-------- Information shown --------
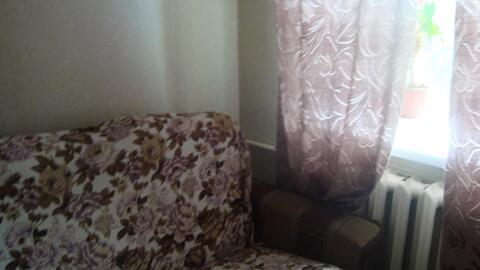 Квартира на галле - Фото 2
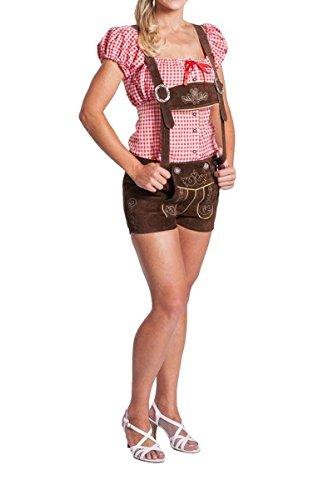 FROHSINN Damen Trachten Lederhose kurz, Trachtenlederhose, braun, Größe 36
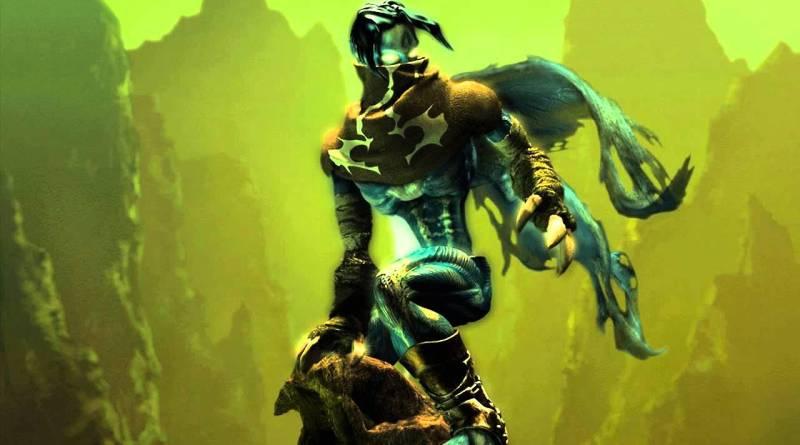 Legacy of Kain | Remake do jogo pode estar em desenvolvimento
--------
> _Work task_
Give back the data exactly. Pictures stay out.

> _Problem solution_
 Квартира на галле - Фото 2
 FROHSINN Damen Trachten Lederhose kurz, Trachtenlederhose, braun, Größe 36
 Legacy of Kain | Remake do jogo pode estar em desenvolvimento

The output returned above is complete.